▶ _Your instructions_: Nothing should be left out: write out the whole listing exactly.

▶ _Exercise material_:
::::::::::

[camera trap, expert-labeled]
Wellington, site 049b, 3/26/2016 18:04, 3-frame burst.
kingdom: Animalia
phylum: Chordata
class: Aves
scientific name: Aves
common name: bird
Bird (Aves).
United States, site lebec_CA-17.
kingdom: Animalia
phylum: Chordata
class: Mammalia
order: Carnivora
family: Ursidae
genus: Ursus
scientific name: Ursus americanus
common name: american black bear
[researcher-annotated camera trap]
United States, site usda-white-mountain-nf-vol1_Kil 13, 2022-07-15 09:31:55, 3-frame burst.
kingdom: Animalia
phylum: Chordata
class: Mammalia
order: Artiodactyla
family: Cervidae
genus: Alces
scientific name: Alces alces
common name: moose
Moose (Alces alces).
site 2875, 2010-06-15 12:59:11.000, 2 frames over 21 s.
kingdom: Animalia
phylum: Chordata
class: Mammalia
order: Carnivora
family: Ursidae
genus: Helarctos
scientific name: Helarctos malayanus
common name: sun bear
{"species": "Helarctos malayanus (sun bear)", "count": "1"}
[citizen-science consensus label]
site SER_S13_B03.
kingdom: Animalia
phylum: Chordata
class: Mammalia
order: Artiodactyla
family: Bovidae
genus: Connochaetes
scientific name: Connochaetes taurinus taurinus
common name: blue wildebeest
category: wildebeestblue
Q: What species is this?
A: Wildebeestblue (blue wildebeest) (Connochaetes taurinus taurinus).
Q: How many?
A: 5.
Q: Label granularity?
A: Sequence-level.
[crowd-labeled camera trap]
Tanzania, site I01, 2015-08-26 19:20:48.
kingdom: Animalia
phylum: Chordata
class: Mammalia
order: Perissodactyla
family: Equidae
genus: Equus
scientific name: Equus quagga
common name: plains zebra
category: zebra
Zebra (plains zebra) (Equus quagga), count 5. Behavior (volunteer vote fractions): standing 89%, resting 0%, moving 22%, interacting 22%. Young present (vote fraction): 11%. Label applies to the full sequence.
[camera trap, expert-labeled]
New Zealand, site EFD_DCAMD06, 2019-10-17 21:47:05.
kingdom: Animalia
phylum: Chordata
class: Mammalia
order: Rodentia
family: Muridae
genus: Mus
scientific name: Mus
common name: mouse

::::::::::

▶ _Finished task_:
[camera trap, expert-labeled]
Wellington, site 049b, 3/26/2016 18:04, 3-frame burst.
kingdom: Animalia
phylum: Chordata
class: Aves
scientific name: Aves
common name: bird
Bird (Aves).
United States, site lebec_CA-17.
kingdom: Animalia
phylum: Chordata
class: Mammalia
order: Carnivora
family: Ursidae
genus: Ursus
scientific name: Ursus americanus
common name: american black bear
[researcher-annotated camera trap]
United States, site usda-white-mountain-nf-vol1_Kil 13, 2022-07-15 09:31:55, 3-frame burst.
kingdom: Animalia
phylum: Chordata
class: Mammalia
order: Artiodactyla
family: Cervidae
genus: Alces
scientific name: Alces alces
common name: moose
Moose (Alces alces).
site 2875, 2010-06-15 12:59:11.000, 2 frames over 21 s.
kingdom: Animalia
phylum: Chordata
class: Mammalia
order: Carnivora
family: Ursidae
genus: Helarctos
scientific name: Helarctos malayanus
common name: sun bear
{"species": "Helarctos malayanus (sun bear)", "count": "1"}
[citizen-science consensus label]
site SER_S13_B03.
kingdom: Animalia
phylum: Chordata
class: Mammalia
order: Artiodactyla
family: Bovidae
genus: Connochaetes
scientific name: Connochaetes taurinus taurinus
common name: blue wildebeest
category: wildebeestblue
Q: What species is this?
A: Wildebeestblue (blue wildebeest) (Connochaetes taurinus taurinus).
Q: How many?
A: 5.
Q: Label granularity?
A: Sequence-level.
[crowd-labeled camera trap]
Tanzania, site I01, 2015-08-26 19:20:48.
kingdom: Animalia
phylum: Chordata
class: Mammalia
order: Perissodactyla
family: Equidae
genus: Equus
scientific name: Equus quagga
common name: plains zebra
category: zebra
Zebra (plains zebra) (Equus quagga), count 5. Behavior (volunteer vote fractions): standing 89%, resting 0%, moving 22%, interacting 22%. Young present (vote fraction): 11%. Label applies to the full sequence.
[camera trap, expert-labeled]
New Zealand, site EFD_DCAMD06, 2019-10-17 21:47:05.
kingdom: Animalia
phylum: Chordata
class: Mammalia
order: Rodentia
family: Muridae
genus: Mus
scientific name: Mus
common name: mouse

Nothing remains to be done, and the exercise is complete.